Skocz do zawartości

Recommended Posts

Napisano
Czy ktoś wie o ile mniej więcej spadnie moc grzejnika łazienkowego, jeżeli zasili się go wodą jak dla podłogówki? To dość typowa drabinka o wymiarach około 0,5 na 1,0 m. W matriałach producenta znalazłem tylko moce dla parametrów 90/70/20, 75/65/20 oraz 55/45/20. Widać, że moc ostro spada wraz ze spadkiem temperatury.
Zaś tutaj będzie raczej 40 na zasilaniu, 30 na powrocie no i do tego z założenia 24 a nie 20 stopni w łazience.
Ten grzejnik i tak ma być na dokładkę do podłogówki i z grzałką elektryczną na okres poza sezonem grzewczy. Z tego względu w grę wchodzi albo podpięcie go jako dodatkowego obwodu do rozdzielacza podłogówki, albo zrobienie jako wyłącznie elektrycznego. I tu pytanie czy zasilanie tak chłodną wodą będzie miało w ogóle sens? Ale przynajmniej powinno przyspieszyć suszenie ręczników icon_smile.gif

PS. Grzejnik ma przy 75/65/20°C 540 W mocy.
Napisano
Co prawda w tym przypadku nie obliczę spadku mocy na grzejniku.
Mogę za to polecić polecić podobne rozwiązanie, gdyż z powodzeniem stosuję je u siebie.
Oprócz pętli w rozdzielaczu posiadam dwa dodatkowe grzejniki na odrębnych obwodach. Jeden grzejnik pracuje na minimum i utrzymuje w garażu temperaturę około 8 stopni, drugi ma otwarty przepływ na maksa i dogrzewa łazienkę na piętrze.
Wydaje mi się, że grzejnik w łazience posiada straty mniejsze niż 10 stopni, utrzymuje za to komfortową temperaturę w łazience i uruchamia się (zaczyna skutecznie ogrzewać) jeszcze przed podłogówką.
Obwód grzejnika w łazience z zasilającą go wodą jest odrębny od obwodów z podłogi, co powoduje, że ma dużo mniejsze straty na powrocie i uruchamia się dość szybko.
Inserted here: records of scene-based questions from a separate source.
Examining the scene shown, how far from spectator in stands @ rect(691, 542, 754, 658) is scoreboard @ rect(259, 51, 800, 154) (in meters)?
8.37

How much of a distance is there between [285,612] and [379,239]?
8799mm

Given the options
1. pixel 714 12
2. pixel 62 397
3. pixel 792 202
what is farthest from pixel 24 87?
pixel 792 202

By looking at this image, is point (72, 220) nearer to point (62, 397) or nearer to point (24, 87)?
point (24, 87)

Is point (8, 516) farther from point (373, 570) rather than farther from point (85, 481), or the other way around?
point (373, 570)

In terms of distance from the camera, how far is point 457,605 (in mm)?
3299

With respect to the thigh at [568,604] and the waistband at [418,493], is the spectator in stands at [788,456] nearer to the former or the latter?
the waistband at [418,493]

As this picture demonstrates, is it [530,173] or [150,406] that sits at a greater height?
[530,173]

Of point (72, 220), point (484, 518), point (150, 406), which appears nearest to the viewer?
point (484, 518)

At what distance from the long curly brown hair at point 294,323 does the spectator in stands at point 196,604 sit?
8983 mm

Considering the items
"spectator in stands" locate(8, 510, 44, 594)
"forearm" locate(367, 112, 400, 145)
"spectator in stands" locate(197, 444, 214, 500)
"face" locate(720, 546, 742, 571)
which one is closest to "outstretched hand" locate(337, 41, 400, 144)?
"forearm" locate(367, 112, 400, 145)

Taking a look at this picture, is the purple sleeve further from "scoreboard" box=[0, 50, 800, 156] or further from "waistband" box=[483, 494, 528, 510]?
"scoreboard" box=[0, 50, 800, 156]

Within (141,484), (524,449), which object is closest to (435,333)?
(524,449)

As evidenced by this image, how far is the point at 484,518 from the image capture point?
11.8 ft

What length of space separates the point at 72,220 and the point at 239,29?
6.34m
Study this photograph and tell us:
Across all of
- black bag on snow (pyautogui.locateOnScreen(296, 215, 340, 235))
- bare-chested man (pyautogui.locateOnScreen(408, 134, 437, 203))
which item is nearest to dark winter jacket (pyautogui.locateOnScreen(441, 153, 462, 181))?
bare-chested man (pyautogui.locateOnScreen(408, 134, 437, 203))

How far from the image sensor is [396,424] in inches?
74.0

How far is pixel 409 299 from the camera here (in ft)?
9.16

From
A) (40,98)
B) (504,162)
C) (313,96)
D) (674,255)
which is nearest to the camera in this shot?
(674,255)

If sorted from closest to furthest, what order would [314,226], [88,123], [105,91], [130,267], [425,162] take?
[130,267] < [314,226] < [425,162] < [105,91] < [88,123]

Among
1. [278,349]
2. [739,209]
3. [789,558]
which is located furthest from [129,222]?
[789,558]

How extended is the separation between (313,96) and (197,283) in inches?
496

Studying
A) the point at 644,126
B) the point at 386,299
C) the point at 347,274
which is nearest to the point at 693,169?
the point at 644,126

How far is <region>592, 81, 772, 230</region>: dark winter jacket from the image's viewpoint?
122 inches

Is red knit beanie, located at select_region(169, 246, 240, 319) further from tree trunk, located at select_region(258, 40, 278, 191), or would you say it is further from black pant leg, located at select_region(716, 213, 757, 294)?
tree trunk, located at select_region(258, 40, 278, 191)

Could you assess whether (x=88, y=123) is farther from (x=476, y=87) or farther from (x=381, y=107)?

Całość ogrzewania i tak chodzi na automatyce tak, że nie ma potrzeby instalacji grzałki elektrycznej. W okresie przejściowym nieraz nie wyczwam ciepła od podłogi, natomiast grzejnik w łazience jest letni.
Napisano
Dzięki za info. Czyli taki układ sie sprawdza. Ja chcę mieć grzałki elektryczne właściwie nie do ogrzewania łazienki takiej ale do dosuszania ręczników. Są takie wersje w których mozna włączyć grzanie np. na dwie godziny. Potem sama się wyłącza.
Napisano
Dla drabinkowego grzejnika łazienkowego przy zmianie parametrów z 75/65/20°C na 40/30/24°C moc spadnie bardzo mocno z 540 na zaledwie 70 W. Rzeczywiście tyle, żeby podsuszyć ręcznik. Łazienki to specjalnie nie nagrzeje.
Obliczeniowo spadek jest tak duży bo to nie jest zależność liniowa lecz logarytmiczna. Wzory i odpowiednie współczynniki można znaleźć w katalogach producentów.
W praktyce przy suszeniu ręczników moc będzie jednak większa, bo wówczas nie jest to wymiana ciepła pomiędzy grzejnikiem i powietrzem lecz pomiędzy grzejnikiem i wilgotnym materiałem.
  • 8 miesiące temu...
Napisano

Jeżeli grzejnik łazienkowy traktujemy jako suszarkę, to:

po pierwsze - w zimie nie spełni swojej funkcji skoro będą na nim wisiały mokre ręcznikii. W łazience ja osobiście z chęcią bym przewymiarował grzejnik drabinkowy ale nie doprowadzając do sytuacji, w której cała ściana będzie "udekorowana" grzejnikiem.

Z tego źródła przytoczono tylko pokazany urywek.